Religion Against Art

While American Christianity seems to be flooding the market with bad art that will turn a quick buck, this seems to be the exception to the rule in terms of global fundamentalism, where the trend is towards violent iconoclasm.

As with most things these days, the most extreme example of this tendency can with ISIS. This week, some ISIS fighters broke into a museum in Mosul, Iraq and destroyed priceless antiquities because their god supposedly gave them the go ahead:

From the article:

The man describes the prophet Muhammad’s destruction of idols in Mecca as an example.

“These statues and idols, these artifacts, if God has ordered its removal, they became worthless to us even if they are worth billions of dollars,” the man said.
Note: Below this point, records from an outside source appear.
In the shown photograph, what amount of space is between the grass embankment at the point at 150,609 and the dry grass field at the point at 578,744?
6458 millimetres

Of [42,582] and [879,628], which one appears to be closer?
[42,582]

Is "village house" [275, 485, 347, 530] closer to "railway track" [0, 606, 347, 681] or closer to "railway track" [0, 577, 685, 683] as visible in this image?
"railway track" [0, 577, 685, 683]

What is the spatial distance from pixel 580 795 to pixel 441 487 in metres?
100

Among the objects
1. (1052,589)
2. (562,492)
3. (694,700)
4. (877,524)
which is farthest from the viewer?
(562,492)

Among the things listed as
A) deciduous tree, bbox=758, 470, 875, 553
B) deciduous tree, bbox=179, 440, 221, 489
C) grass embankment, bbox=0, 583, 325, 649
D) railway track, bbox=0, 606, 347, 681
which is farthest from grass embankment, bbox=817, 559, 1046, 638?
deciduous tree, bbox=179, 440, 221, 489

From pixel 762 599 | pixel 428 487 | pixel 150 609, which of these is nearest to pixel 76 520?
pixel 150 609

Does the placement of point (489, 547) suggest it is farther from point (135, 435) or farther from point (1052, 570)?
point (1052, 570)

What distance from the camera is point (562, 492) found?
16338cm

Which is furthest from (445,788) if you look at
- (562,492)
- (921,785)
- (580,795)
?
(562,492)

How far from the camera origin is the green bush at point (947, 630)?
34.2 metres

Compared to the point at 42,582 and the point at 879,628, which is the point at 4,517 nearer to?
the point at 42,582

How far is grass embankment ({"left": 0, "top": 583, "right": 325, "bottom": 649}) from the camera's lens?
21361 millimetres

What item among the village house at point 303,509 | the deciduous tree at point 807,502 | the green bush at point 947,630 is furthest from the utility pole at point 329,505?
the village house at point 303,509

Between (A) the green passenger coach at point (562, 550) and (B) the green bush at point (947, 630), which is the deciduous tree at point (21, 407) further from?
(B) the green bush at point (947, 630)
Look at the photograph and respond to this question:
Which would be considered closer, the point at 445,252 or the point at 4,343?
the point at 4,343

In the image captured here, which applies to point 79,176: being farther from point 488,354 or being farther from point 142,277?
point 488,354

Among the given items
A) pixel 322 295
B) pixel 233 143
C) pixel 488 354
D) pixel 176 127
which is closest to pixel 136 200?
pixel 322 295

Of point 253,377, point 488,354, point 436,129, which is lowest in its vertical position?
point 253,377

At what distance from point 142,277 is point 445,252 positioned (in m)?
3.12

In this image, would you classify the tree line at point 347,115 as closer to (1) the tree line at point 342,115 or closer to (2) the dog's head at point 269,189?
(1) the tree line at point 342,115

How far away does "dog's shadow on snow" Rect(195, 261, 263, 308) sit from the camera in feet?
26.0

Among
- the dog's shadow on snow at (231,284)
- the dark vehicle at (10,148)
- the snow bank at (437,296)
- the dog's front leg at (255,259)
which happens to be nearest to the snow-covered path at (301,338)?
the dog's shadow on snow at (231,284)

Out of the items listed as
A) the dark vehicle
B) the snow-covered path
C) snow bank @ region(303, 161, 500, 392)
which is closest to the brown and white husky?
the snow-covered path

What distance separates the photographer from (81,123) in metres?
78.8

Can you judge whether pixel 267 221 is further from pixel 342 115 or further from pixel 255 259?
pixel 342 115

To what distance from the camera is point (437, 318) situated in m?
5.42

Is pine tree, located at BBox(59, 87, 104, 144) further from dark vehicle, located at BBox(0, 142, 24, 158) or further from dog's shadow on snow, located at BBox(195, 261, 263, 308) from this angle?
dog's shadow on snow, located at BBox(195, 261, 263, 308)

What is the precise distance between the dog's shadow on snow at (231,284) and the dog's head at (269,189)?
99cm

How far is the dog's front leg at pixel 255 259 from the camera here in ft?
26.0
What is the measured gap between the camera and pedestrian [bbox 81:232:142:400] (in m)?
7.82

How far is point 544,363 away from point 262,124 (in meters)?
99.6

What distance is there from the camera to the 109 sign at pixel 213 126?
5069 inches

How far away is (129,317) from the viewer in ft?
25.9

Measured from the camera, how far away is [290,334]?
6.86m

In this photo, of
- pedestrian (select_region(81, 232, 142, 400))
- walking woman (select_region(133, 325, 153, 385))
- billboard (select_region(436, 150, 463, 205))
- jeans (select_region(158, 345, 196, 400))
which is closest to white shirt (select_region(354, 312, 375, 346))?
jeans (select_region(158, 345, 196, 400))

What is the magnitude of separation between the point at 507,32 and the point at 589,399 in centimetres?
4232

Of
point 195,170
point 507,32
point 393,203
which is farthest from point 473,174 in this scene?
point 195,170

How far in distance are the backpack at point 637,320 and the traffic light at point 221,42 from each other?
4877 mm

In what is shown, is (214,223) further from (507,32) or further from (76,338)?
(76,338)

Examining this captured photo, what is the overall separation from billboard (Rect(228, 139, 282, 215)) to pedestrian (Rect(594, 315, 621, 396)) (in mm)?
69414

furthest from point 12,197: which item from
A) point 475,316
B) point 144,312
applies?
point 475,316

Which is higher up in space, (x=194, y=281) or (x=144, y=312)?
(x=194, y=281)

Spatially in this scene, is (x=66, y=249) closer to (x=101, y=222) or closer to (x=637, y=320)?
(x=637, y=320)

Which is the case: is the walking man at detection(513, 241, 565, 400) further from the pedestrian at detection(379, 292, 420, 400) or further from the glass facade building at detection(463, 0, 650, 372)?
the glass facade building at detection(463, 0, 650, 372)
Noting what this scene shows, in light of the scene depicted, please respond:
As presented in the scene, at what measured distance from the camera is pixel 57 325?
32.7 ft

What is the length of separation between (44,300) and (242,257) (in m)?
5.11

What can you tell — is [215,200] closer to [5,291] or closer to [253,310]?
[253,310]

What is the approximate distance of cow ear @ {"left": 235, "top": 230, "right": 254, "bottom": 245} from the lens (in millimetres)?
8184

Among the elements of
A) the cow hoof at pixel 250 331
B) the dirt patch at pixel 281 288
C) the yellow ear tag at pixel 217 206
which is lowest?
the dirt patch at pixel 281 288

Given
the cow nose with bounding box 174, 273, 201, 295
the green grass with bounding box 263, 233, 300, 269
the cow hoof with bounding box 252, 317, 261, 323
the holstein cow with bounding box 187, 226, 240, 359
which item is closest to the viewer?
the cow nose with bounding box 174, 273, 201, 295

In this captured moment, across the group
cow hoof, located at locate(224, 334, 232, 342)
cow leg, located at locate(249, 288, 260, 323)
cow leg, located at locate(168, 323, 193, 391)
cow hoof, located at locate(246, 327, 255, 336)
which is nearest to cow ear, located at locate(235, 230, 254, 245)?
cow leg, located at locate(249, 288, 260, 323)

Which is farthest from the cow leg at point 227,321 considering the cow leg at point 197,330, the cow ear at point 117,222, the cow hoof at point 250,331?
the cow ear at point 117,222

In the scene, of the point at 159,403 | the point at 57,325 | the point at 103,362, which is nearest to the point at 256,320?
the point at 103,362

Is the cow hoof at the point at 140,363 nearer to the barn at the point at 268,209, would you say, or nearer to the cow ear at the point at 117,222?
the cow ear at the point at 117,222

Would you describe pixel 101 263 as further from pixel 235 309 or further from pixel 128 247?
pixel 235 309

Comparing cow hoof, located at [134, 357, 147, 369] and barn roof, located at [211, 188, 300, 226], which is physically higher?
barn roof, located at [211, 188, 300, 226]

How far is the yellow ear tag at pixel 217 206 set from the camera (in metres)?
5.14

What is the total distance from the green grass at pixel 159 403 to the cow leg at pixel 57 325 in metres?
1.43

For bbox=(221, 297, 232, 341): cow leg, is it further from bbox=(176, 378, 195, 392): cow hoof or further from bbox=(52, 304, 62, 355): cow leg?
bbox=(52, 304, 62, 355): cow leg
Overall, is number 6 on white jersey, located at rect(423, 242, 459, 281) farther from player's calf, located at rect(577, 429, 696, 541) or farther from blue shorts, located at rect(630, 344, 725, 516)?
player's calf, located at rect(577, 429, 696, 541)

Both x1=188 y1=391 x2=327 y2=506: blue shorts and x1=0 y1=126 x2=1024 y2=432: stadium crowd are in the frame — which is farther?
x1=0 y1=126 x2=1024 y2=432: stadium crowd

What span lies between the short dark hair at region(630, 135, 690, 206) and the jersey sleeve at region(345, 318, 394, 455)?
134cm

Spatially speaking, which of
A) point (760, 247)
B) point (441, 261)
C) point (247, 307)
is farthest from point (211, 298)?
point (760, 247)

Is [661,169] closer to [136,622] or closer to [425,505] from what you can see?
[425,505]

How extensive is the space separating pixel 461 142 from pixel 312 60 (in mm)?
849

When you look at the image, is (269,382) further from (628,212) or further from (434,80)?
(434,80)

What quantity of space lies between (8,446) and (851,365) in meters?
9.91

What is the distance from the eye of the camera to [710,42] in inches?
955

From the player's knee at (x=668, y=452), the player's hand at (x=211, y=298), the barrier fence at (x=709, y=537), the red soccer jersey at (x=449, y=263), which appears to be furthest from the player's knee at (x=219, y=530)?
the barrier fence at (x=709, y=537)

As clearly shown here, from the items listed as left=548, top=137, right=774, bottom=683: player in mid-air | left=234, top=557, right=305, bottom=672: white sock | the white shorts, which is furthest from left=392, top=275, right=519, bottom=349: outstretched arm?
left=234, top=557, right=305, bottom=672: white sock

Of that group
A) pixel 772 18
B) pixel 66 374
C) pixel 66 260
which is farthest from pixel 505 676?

The rationale for this wanton destruction can be found in the Islamic belief in strict monotheism, which has traditionally manifested itself in a refusal to allow the production of images, especially of living things, for fear that they could become idols. The Taliban did something similar right before 9/11 when they dynamited 1,700 year old statues of the Buddha in Afghanistan:

It is not uncommon for places that have fallen under Islamic extremism to ban music, as was the case when Islamic militants captured northern Mali several years ago:

In Libya, Islamists have been burning drums and other musical instruments as “unislamic”:

This extreme iconoclasm and anti-art sentiment is not limited to just Islam. Judaism also has an ambivalent relationship towards the fine arts, not just because of the prohibition on images found in the Tanakh and in the Talmud, but also as a reaction against the lavishly decorated Catholic churches in medieval Europe. However, there was never a consensus in Judaism that there should be a blanket condemnation of all fine art, and you can see fine examples of lavishly decorated manuscripts from the medieval and Renaissance periods. A favorite of my is the so-called “Bird’s Head Haggadah,” the earliest known manuscript from an Ashkenazi Jewish community. It is noteworthy for giving all of the people depicted in the manuscript bird heads, presumably to get around the prohibition of making graven images:

Fast-forward to the present time, however, and you see a complete rejection of the representational art on the part of ultra-Orthodox Jews. I remember reading that some ultra-Orthodox Jews don’t approve of their children having stuffed animals of non-kosher animals, presumably because it might encourage sympathy towards “unclean” animals:

Photography seems to be a particular problem with ultra-Orthodox Jews. The consensus today is that it is immodest for a ultra-Orthodox Jewish man to see a picture of a female, even a pre-pubesent girl or an infant. Consequently, newspapers and other media that cater to this demographic have to photoshop women out of pictures, even if the woman in question happens to be Hillary Clinton or Angela Merkel:

While there is certainly a place for Judaica (e.g., Jewish ceremonial art), there’s in ultra Orthodox Judaism, the same can’t be true of what one could call “art for art’s sake,” especially when secular art is increasingly viewed as “immodest” by nature. The conflict between trying to conform to the dictates of a restrictive religious group and being an artist is well captured in Chaim Potok’s novel My Name is Asher Lev:

My Name is Asher Lev takes place in the 1950s, when the American Orthodox Jewish community was fairly liberal, at least compared to today: there was mixed-sex seating at weddings, women seldom covered their hair, secular education wasn’t totally forbidden for males, expose to certain aspects of secular culture was allowed, etc. I don’t think that the book could even take place today, given how insular the Hasidic community has become (the Ladover sect that the title character and his family belong to is a thinly disguised reference to the Lubavitch sect).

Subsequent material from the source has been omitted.